7 Comments

  • That’s right. The hell with consumer protection for the low income. They can either pay extra or do without.

    I commented to friends the other day, after having visited numerous “dollar stores” in search of a certain style reading glasses, about how dollar stores sell products for $1 in affluent neighborhoods, but the prices are $1.50 – $3 per item or more in poor neighborhoods.

    Hey – if they want a package of hair bands for $1, let them take a bus.
    Same with the layaway. If they don’t want to pay 100% interest over 90 days for a child’s Christmas toy, they can simply buy a plastic fairy princess wand at the local dollar store – for $2.49.

  • Ah, that fresh smell of petty paternalistic economic fascism in the morning. It’s really a shame stores get to charge for their wares what the market supports – Frank really should decide it for us in his highly scientific determination of going to stores until he finds the lowest price and ordering all stores to sell it for that price. And no layaway, either, because Frank knows what is best for your money.

    Frank, I was sold an inferior rotisserie chicken for $8 at the local Whole Foods yesterday. I have found that the $5 rotisserie chickens at Kroger are actually better! Save me, Frank, because I don’t know if I’ll be able to use my brains to avoid Whole Foods rotisserie chicken in the future!

    I love how “consumer protection” is now arguing about the price of dollar store crap with your friends.

  • Frank,

    Unfortunately, many of the regulations to protect low income consumers have the opposite effect. Your two results “pay extra or do without” ignores at least one more option; save, then buy the item when you have the money.

    Thomas Sowell and Walter Williamson, who are both economists, have written many articles to explain why the cost of doing business is much higher in poor neighborhoods than affluent ones. Simply put, there are higher costs that are passed along to the consumer.

    http://econfaculty.gmu.edu/wew/articles/04/politics.html

  • Frank 11.15.11 at 9:44 am
    That’s right. The hell with consumer protection for the low income. They can either pay extra or do without.

    I commented to friends the other day, after having visited numerous “dollar stores” in search of a certain style reading glasses, about how dollar stores sell products for $1 in affluent neighborhoods, but the prices are $1.50 – $3 per item or more in poor neighborhoods.

    It usually costs more cto operate a store in those poor neighborhoods, first because they tend to be in cities with their plethora of licenses, taxes, fees, and bribes, and because they are often in more dangerous and larcenous naighborhoods.

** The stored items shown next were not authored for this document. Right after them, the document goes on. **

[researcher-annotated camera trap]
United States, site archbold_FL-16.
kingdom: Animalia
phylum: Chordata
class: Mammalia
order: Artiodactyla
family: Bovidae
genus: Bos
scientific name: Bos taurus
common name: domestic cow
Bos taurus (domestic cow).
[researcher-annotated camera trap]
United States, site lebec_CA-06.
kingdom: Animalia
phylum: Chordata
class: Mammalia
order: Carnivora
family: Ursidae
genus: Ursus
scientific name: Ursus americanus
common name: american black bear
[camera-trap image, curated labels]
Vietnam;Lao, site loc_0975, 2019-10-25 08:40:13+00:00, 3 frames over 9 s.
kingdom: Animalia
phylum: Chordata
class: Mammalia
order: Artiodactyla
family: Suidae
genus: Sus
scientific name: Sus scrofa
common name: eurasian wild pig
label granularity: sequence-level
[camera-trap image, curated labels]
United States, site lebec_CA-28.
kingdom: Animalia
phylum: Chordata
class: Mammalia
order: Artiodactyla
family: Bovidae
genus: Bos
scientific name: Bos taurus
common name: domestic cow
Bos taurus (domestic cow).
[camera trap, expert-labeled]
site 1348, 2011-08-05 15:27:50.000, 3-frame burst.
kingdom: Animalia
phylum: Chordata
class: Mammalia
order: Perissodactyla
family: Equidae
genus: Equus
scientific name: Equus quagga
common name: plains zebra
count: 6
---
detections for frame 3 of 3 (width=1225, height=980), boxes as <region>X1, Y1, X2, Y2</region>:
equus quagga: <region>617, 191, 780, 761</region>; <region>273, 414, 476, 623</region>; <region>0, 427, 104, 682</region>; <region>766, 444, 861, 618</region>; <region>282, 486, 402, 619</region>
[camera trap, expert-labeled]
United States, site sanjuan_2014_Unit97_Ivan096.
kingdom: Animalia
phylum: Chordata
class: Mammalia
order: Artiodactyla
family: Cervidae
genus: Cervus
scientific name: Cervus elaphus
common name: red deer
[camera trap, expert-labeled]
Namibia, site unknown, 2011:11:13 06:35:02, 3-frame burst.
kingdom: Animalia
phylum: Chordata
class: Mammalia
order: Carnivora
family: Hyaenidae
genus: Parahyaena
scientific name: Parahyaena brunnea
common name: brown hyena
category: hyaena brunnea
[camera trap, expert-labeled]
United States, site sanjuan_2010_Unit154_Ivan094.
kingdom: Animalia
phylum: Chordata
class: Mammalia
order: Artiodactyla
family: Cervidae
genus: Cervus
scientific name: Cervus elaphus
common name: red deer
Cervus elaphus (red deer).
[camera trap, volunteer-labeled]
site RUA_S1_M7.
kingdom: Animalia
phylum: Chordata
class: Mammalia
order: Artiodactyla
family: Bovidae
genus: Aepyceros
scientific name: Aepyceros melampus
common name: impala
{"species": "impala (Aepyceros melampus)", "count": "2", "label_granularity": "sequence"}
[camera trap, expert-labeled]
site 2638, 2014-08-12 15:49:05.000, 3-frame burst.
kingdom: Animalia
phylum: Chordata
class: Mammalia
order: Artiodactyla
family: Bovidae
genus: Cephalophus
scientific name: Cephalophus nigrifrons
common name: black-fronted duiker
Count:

    The dilemma of “pay more or do without” often results in doing without because the regulated options do not offer the chance to make a fair profit. The investor takes his money elsewhere.

  • This argument is based on an accounting for the $5 as interest. It is not interest, it is a fee. Effective interest is = (fee + interest)/cost. In this case, no interest is being charged. So the effective interest is $5/cost. If the cost of the item is $1o, the effective interest is %50, clearly quite excessive. On the other hand, if the cost is $100, the effective interest is only %5.

    Note that in this situation, the buyer is getting something for the fee, namely the seller will hold it until the buyer returns with the total amount of the cost. If the item is an exact replica of a cheap ring your daughter lost but cherishes, it will probably be worth the $5 fee. If it is something you can buy somewhere else without a fee, forget about it.

  • Assuming everything is legit–
    Technically, the buyer is purchasing an option, for 10% of the purchase price (up front), to buy the item at at a future date. If the buyer chooses to go through with the deal, he pays an extra $5. If he doesn’t buy it, he loses the 10%. The buyer is guarantying that the item will be available when he wants it at a predetermined price, and the seller is giving up the opportunity of selling the item immediately. This is a fair arrangement.

    The problem that needs to be addressed are the layaway deals, particularly in furniture retailing, where the buyer lives up to his end of the contract, but the furniture retailer then goes belly-up and files for bankruptcy and no furniture ever gets delivered.

  • VMS:
    First: Yes, you’re spot on with that analysis of what the transaction is.

    In regards to the 2nd paragraph: I believe in the hypothetical you posit, they’re an unsecured creditor.

    Frank: Your statement “They can either pay extra or do without.” is a false choice. Leaf’s points out the obvious option to both lay away or doing without – do what people did about 50 years ago, SAVE FIRST, THEN BUY. I know, I know….it’s a novel concept for almost anyone in the Baby Boomer or later generations. But this concept of delayed gratification, planning ahead and self discipline actually does work – perhaps you should try it some time. Ditto that for those of limited means – they might end up spending less once they realize how long it takes to actually buy some cheap piece of consumer crap that they just “had to have”. I know it sure modifies my view on “must have” to wait and save until I can pay cash.